Move may spur economy; auto sector buying sentiment likely to improve

Sajjan Jindal

India Inc. welcomed the Centre’s decision to reduce the corporate tax rate and the Minimum Alternate Tax

N. Chandrasekaran, chairman, Tata Sons, said, “The reduction of MAT will enable companies optimise their cash flows leading to increased investments.”

Sajjan Jindal, chairman, JSW Group, said, “The massive amount of savings in corporate tax, aggregating to ₹1.45 lakh crore, is a timely stimulus for the revival of our economy.” Pawan Goenka, MD of M&M tweeted, “Looks like Diwali has come early.” Gautam Adani, chairman, Adani Group, also tweeted, saying, “Amid challenging times, the reduction in corporate tax and MAT addresses the core challenge of liquidity reinstating India as an attractive investment destination.” Ashish Chauhan, MD and CEO, BSE said Indian corporate tax rates are now among the lowest in the world, especially for the new manufacturing companies.

According to Mercedes-Benz India MD and CEO Martin Schwenk, lower tax will promote investment, help improve buying sentiment, and spur the auto sector in the long term.

Gopichand P. Hinduja, co-chairman, Hinduja Group, said Friday’s move was needed for economic revival and for the manufacturing sector. Boman Irani, CMD, Rustamjee Group, said, “I would request the Finance Minister to provide the same type of benefits to the housing and real estate sector,” he said.

However, Gopal Srinivasan, founder-CMD, TVS Capital Funds, felt the Centre had ignored providers of risk capital. Profits of venture capital and private equity funds are taxed at full surcharge. “Today, the tax difference between long-term capital gains on listed markets and private markets are as high as 18 percentage (absolute) points,” he said.

T.T. Srinivasaraghavan, MD, Sundram Finance. said the Centre had taken a ‘real bold’ step.

Interest rate cut will depend on incoming data, says RBI Governor

Shaktikanta Das

The reduction in corporate tax rate announced by Finance Minister Nirmala Sitharaman was a bold move and augurs well for the economy, Reserve Bank of India Governor Shaktikanta Das said.

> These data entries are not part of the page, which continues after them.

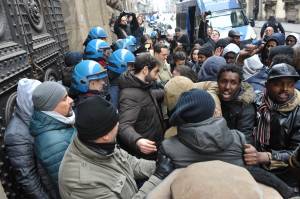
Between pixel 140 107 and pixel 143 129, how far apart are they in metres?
0.21

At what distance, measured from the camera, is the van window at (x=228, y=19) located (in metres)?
11.1

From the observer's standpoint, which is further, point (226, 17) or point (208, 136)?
point (226, 17)

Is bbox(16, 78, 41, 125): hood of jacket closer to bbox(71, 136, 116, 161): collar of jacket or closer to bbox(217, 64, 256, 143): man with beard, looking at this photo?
bbox(71, 136, 116, 161): collar of jacket

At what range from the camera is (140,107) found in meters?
2.66

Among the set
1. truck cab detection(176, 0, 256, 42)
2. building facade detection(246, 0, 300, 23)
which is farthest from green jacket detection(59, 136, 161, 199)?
building facade detection(246, 0, 300, 23)

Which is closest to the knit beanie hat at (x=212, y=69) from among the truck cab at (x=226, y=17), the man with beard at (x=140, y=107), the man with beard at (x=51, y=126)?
the man with beard at (x=140, y=107)

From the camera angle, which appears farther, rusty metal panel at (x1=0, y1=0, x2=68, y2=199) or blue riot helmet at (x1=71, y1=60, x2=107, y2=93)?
blue riot helmet at (x1=71, y1=60, x2=107, y2=93)

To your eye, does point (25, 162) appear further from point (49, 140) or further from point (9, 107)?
point (9, 107)

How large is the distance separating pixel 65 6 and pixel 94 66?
5261 mm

“These are definitely bold and welcome measures. It will augur extremely well and will be highly positive for the economy,” Mr. Das said at an event organised by the India Today group.

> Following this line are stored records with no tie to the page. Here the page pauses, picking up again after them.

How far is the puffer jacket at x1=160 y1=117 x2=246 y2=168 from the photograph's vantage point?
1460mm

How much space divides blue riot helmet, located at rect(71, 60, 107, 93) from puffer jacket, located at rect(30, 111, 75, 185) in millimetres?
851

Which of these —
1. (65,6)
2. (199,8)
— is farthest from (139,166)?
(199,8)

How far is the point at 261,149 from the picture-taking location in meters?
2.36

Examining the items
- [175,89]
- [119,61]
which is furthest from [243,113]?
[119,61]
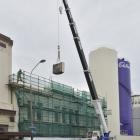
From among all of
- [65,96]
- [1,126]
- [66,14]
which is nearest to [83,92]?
[65,96]

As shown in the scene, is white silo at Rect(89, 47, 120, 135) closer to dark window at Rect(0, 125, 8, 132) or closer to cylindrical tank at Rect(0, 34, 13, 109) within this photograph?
cylindrical tank at Rect(0, 34, 13, 109)

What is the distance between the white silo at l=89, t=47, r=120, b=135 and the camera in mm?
75312

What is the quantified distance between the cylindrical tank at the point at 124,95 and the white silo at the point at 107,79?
191 inches

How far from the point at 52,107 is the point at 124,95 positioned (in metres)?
30.6

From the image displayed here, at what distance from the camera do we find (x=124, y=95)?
81.6 meters

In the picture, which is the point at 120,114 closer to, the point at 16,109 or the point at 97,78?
the point at 97,78

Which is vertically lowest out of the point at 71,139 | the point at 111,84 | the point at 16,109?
the point at 71,139

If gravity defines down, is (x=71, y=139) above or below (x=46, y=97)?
below

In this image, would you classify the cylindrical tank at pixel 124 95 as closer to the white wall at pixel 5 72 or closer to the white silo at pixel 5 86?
the white wall at pixel 5 72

One of the major drawbacks that the country had was high corporate tax rates and Friday’s cut would take the country closer to the rates prevailing in emerging economies such as Thailand, and the Philippines, he said.

Exchequer hit

The revenue foregone on reduction in corporate tax and other relief measures will be ₹1.45 lakh crore annually.

On Thursday, the RBI Governor had said there was little scope for fiscal expansion.

‘Not comparable’

On Friday, Mr. Das said that future rate cuts would depend on the incoming data but cautioned that India could not afford to have lower interest rates as in advanced economies.

“How much more can we go down (with the rate cuts)? We cannot go down to the levels of advanced economies. But how much we can go down will depend on the incoming data and other developments,” the RBI Governor said.

He said most of the advanced economies were having near-zero inflation and therefore, their rates were also low.

“But our inflation target is 4%, and therefore, that should be the guiding force.”

On Thursday, he, however had said, the central bank had room for rate cuts as inflation was projected to be less than 4% over the next 12 months.

The Reserve Bank has reduced the interest rate, the repo rate, by 110 bps during February and August to boost economic growth. The GDP growth for the first quarter of the current financial year dropped to a 25-quarter low of 5%.